• _EXCERPTED TEXT_:
================================

The report will also have a huge impact on the Senate, which is drafting its own bill. If the AHCA takes healthcare insurance away from 24 million people or more, the Senate will be under enormous pressure to come up with a bill that doesn't take care away from so many people. The trouble with such a bill is that it may have great difficulty passing the House. What Republicans need to hope for is a report saying the AHCA doesn't affect the number of people covered very much. We will know later in the day if their hope is realized. (V)
The Midwest Shifted Sharply toward the Republicans in 2016
Yesterday, we had a map showing how every precinct in America voted in 2016. It was mostly red because Democrats are extremely concentrated in cities. As long as we are still analyzing the 2016 election, here is another map, from Richard Eskow, showing how counties shifted between 2012 and 2016. Since Donald Trump won states Barack Obama had won 4 years earlier, clearly there are counties that were more Republican in 2016 than in 2012. This map shows exactly where they are:
The dark red counties moved more than 20 points in the direction of the Republicans. Clearly from the map, they were almost all in the upper Midwest and Northeast. In principle, we knew that, because Trump won five states there (Iowa, Michigan, Ohio, Pennsylvania, and Wisconsin) that Obama won in 2012, but this map shows the effect clearly and visually. In the South the shifts were minor. In the West, Utah, Arizona, and California went the other way, but not as intensely. If Democrats have any plans to win the presidency in 2020, they are probably going to have to address the issue of the Midwest. (V)
At Fox News, No Matter How Much Things Change, They Stay the Same
Following the death of Fox News' founding father Roger Ailes, Bill Clinton's paramour Monica Lewinsky penned an editorial for the New York Times entitled "Roger Ailes's Dream Was My Nightmare." Her main point is that Fox took a fairly inconsequential story and ran with it, turning a molehill into a mountain without regard for the consequences or for the truth. She writes:
My character, my looks and my life were picked apart mercilessly. Truth and fiction mixed at random in the service of higher ratings...On Fox, it seemed, no rumor was too unsubstantiated, no innuendo too vile and no accusation too abhorrent.
This pattern has played out many times on the network since Lewinskygate unfolded nearly 20 years ago. And, as chance would have it, the cycle is playing out again as we speak. In this case, the subject is Seth Rich, a DNC employee who was murdered in 2016. All signs point to a botched robbery, but some at Fox—particularly Sean Hannity—embraced a conspiracy theory that Rich had been responsible for the leaked DNC e-mails, and that he had been rubbed out in retaliation. Not only was this theory utterly unsupported by facts, but hashing it out ad infinitum was remarkably disrespectful to Rich's family, who were consistently pestered by reporters and by others as their son's death was callously used as a political football.

================================

• _COLLECTED MATERIAL_:

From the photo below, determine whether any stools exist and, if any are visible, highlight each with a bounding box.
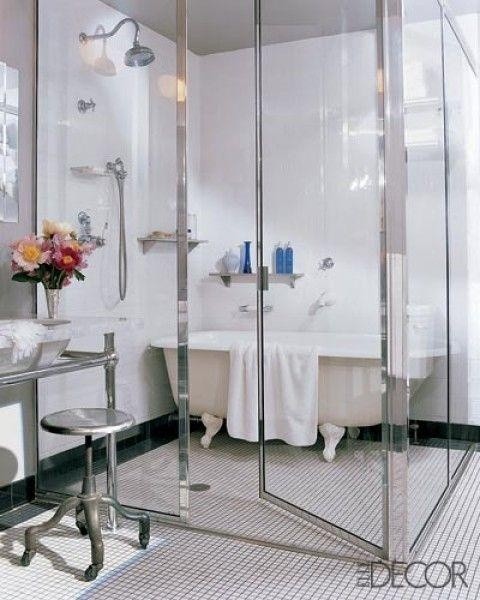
[20,408,152,582]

================================

• _EXERCISE 1_: In one to three sentences, explain why the precinct map described in the political commentary was mostly red.
• _EXERCISE 2_: According to the political commentary, which five states did Trump win in 2016 that Obama had won in 2012?
• _EXERCISE 3_: Pick up the political commentary after its last sentence and continue it.
The material has no connection to the political commentary.

• _WRITTEN REPLY 1_: The map was mostly red because Democrats are extremely concentrated in cities.

• _WRITTEN REPLY 2_: Iowa, Michigan, Ohio, Pennsylvania, and Wisconsin.

• _WRITTEN REPLY 3_:
The good news is that, this time, Hannity & Co. took things a little too far. The public outcry, which included many Fox viewers and staffers, reached a fever pitch after Rich's parents published an editorial pleading for Fox to leave their son alone. Finally, after months of standing by the story, Fox scrubbed it from their website. Maybe this signals a culture change in the post-Ailes and post-O'Reilly era. Or, maybe not. While Hannity announced that he was dropping the story "for now," he made very clear that, "I retracted nothing," and asserted that he would continue "searching for the truth." He also made clear that he had no intention of leaving Fox News, though he might want to take note that if Bill O'Reilly can be fired, then nobody is bulletproof. (Z)
Texas Adopts New Voter ID Bill
The state of Texas has tried several times to adopt a Voter ID bill, and has been smacked down by the courts again and again. The legislators of the Lone Star state appear to be big proponents of the "If at first you don't succeed" philosophy, because they are going to try, try again. On Tuesday, the Texas House gave preliminary approval to a new Voter ID law that will make it slightly easier for people to prove their identity.
Under the various versions of the law that were struck down, the list of acceptable ID was pretty strict—essentially, Texas state drivers' licenses, military ID, and gun permits. The new law would allow people who cannot show authorized ID to use a substitute, like a utility bill. Those individuals, however, would have to sign an affidavit swearing to their identity. If the affidavit is found to be falsified, or even just erroneous, it could result in a prison sentence of up to 10 years.
The purpose of the new law is very clear: They want to make it harder for Democrats to vote while not running afoul of the courts. Assuming that the new bill becomes law, it will take a year or two to see if it passes muster. However, judges are pretty smart, and they tend to have long memories. They are going to recall, for example, the other Texas laws and are likely going to be suspicious that this one is more of the same. So, the Texas legislature shouldn't start congratulating themselves quite yet. (Z)
Maine Supreme Court Nixes "Instant Runoff" Voting
The current system of voting employed by the United States, wherein voters are forced to vote for a single candidate, has some serious downsides. Often, as with the 2016 presidential election, people are forced to hold their noses and cast their ballot for "the lesser of two evils," for fear of wasting their vote. This, in turn, makes it very difficult for outsider candidates to challenge the two entrenched parties, and so contributes to a certain inertia in favor of the status quo and against change.
There are alternatives to this way of doing things, among them "instant runoff" voting. Under this system, voters rank their candidates in order (usually 1-2-3 or 1-2-3-4-5). The votes are counted, and the person with the fewest first place votes is eliminated, with their ballots going to whoever was ranked second. The process is repeated until a candidate has a majority of the ballots. This allows voters to make a statement in favor of their candidate of choice without risking wasting their vote (for example, someone could vote Bernie Sanders 1, Hillary Clinton 2). This approach also leaves open the very real possibility that a person from something other than the two major parties could triumph.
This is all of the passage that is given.